■ Exercise directions: Copy precisely the first line of the material below and every later line, stopping with the line that contains "content_type: application/x-javascript; charset=utf-8".

*** Block opens ***

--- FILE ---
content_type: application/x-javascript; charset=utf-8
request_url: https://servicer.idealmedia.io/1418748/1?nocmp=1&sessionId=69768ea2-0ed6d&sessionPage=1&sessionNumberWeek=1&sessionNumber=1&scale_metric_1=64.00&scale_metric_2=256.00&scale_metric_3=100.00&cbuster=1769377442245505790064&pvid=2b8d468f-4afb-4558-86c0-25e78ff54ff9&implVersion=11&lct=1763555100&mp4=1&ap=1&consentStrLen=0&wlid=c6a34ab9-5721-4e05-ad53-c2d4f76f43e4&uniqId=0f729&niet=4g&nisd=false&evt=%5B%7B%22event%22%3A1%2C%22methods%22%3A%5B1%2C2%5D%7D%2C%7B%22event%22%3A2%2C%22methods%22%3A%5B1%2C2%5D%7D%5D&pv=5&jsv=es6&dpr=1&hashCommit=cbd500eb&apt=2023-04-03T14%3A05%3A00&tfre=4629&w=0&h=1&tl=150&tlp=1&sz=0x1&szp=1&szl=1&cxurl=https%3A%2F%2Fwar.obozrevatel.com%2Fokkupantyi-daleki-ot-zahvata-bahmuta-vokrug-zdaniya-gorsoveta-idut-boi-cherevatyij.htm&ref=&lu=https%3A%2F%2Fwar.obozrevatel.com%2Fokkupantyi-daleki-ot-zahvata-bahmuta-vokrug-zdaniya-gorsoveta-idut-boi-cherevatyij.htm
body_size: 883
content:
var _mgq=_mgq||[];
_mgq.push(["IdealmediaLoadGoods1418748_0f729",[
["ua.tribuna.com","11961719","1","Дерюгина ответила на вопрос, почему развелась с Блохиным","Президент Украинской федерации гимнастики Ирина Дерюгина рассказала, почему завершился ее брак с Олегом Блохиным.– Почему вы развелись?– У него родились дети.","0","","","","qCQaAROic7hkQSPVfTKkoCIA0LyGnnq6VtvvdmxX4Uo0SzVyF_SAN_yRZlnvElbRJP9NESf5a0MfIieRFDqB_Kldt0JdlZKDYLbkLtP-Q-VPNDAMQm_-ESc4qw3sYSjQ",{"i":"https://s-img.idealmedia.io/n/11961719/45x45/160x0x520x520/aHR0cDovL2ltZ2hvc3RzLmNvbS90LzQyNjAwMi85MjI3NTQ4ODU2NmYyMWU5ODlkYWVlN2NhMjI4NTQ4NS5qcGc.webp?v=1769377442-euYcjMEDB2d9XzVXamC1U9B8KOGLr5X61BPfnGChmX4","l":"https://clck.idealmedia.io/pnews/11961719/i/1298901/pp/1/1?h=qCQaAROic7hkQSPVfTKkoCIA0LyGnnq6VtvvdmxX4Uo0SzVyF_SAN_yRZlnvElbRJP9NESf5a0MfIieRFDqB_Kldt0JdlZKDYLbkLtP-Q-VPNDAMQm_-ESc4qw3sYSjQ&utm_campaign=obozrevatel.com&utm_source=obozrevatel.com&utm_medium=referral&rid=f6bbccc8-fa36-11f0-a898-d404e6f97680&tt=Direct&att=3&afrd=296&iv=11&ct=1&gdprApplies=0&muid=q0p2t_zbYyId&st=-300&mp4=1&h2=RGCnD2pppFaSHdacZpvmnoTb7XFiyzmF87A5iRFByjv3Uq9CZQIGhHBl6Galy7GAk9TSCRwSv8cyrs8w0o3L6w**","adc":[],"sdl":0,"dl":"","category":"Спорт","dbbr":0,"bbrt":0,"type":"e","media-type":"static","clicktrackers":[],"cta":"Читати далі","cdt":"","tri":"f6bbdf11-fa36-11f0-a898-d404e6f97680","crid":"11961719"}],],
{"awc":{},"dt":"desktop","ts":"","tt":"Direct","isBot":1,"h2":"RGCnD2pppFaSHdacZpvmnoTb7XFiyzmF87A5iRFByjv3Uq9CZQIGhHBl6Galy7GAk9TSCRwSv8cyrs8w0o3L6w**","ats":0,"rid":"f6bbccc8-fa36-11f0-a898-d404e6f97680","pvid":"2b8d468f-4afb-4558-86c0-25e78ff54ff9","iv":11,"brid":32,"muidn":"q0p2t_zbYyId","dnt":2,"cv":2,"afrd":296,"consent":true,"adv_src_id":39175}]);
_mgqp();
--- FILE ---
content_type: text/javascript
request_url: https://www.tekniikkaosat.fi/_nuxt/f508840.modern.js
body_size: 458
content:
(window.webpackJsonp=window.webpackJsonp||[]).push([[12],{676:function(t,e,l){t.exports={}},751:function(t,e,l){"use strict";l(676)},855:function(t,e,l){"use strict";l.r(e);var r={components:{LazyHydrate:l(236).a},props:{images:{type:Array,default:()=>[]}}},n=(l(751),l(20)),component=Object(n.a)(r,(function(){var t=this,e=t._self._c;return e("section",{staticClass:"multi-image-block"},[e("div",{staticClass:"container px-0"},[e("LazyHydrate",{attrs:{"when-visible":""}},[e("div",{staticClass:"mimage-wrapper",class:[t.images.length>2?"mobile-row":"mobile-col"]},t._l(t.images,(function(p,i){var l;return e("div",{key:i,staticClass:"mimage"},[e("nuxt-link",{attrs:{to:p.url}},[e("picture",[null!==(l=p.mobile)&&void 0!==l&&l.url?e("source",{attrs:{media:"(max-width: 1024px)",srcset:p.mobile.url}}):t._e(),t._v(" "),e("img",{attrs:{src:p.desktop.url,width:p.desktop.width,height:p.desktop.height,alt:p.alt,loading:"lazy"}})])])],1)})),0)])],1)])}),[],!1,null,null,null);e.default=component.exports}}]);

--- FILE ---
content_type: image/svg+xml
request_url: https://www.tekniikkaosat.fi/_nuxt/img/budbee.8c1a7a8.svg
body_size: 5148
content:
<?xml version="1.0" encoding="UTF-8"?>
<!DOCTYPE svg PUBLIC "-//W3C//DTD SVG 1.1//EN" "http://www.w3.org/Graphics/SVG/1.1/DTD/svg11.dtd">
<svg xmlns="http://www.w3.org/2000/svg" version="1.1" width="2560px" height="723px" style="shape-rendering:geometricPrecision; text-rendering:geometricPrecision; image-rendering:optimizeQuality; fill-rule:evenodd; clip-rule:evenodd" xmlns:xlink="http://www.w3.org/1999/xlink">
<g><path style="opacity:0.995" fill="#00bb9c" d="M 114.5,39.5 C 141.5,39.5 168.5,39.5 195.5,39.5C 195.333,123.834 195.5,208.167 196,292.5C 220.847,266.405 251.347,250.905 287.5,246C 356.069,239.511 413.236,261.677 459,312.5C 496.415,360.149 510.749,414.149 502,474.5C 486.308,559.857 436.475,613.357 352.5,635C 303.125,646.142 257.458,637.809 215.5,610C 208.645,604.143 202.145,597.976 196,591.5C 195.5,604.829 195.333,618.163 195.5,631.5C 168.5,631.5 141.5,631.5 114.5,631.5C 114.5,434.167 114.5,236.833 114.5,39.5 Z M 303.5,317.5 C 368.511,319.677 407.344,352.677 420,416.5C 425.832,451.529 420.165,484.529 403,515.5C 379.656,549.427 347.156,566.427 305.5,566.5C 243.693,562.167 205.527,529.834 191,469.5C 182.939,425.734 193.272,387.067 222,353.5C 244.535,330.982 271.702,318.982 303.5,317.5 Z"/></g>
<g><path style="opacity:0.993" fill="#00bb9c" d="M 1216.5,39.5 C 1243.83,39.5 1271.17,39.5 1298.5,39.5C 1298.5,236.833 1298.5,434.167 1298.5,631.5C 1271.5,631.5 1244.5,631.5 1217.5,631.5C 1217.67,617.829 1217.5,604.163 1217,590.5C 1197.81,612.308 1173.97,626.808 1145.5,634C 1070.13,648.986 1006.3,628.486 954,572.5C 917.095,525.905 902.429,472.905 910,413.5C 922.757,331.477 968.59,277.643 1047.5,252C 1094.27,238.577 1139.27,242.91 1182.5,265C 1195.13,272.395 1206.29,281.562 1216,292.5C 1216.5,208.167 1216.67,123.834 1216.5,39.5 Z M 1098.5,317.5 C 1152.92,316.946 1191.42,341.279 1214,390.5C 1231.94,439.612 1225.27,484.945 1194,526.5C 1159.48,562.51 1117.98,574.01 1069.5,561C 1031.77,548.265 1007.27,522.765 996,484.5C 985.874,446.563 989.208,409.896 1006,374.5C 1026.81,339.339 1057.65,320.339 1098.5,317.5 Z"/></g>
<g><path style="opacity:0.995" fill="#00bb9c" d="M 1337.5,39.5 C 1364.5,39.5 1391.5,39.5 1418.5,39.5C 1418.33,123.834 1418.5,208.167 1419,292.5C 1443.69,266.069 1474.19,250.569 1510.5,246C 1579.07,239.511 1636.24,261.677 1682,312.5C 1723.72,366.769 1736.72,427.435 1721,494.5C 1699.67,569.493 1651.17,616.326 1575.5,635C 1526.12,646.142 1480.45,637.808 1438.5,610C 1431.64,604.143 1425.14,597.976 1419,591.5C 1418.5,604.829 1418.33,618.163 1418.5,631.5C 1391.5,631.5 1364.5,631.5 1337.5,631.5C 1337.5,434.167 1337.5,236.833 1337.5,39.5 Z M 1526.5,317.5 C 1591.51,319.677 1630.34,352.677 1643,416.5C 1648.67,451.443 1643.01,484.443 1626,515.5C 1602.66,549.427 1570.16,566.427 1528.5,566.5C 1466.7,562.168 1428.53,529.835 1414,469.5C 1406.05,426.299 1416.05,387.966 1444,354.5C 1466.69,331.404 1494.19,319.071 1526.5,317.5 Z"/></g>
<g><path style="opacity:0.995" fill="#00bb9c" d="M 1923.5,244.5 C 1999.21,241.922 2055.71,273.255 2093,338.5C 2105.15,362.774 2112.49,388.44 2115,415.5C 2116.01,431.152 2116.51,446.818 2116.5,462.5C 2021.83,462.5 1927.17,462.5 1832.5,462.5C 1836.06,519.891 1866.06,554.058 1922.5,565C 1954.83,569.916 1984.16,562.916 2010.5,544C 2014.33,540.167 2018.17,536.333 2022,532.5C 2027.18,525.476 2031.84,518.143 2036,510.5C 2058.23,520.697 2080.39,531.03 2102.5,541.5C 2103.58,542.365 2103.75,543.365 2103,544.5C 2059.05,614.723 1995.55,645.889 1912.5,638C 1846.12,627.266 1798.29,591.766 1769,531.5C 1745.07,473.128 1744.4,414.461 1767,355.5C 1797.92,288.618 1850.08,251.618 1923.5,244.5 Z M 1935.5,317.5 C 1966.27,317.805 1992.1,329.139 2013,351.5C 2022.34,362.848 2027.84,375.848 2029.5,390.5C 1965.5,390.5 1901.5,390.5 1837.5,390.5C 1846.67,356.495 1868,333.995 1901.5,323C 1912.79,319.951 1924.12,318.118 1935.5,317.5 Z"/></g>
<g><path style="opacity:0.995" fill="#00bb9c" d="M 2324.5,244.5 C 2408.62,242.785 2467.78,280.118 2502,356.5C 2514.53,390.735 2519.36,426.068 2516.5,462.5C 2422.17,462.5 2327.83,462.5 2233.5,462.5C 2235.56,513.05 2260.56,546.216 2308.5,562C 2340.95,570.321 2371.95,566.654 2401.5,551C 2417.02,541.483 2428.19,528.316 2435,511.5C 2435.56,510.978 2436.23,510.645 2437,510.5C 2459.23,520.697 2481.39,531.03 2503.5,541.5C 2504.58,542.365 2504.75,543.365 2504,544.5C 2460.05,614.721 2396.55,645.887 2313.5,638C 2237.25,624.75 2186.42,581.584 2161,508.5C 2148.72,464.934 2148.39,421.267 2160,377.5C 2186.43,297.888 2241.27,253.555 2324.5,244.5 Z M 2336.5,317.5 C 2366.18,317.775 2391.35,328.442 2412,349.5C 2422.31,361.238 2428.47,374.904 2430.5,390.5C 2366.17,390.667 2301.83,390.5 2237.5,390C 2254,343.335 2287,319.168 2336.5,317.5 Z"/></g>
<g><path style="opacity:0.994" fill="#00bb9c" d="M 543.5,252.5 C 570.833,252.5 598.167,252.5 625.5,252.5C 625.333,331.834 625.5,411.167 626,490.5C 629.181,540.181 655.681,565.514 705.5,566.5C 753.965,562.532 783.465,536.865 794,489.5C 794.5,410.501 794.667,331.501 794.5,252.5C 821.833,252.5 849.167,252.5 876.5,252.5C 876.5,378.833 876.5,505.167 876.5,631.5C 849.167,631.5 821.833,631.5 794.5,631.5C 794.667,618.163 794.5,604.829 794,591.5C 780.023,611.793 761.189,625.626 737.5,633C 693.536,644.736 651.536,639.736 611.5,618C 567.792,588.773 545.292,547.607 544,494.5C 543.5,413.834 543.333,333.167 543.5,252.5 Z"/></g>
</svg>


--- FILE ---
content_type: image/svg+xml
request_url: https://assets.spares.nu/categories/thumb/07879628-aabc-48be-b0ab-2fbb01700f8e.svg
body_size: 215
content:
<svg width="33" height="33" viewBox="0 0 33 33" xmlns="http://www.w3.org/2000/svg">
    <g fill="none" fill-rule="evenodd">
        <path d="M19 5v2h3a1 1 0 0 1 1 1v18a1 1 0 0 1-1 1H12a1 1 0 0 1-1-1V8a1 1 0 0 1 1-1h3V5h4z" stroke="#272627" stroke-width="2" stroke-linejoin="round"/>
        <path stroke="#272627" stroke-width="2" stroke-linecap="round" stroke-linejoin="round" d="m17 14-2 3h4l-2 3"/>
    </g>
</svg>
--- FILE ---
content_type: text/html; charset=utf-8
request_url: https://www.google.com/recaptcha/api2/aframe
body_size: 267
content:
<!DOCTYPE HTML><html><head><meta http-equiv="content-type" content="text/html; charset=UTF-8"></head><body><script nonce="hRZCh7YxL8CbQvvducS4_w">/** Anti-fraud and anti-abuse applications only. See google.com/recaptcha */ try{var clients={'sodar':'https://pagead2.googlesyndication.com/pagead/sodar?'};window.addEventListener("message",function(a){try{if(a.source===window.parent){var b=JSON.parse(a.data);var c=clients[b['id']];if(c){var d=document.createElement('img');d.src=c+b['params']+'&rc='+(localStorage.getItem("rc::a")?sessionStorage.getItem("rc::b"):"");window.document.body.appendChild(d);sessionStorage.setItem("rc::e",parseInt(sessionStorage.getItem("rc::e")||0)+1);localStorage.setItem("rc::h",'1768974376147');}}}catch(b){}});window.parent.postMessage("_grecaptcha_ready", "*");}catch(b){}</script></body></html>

*** Block closes ***

■ Answer to this problem:
--- FILE ---
content_type: application/x-javascript; charset=utf-8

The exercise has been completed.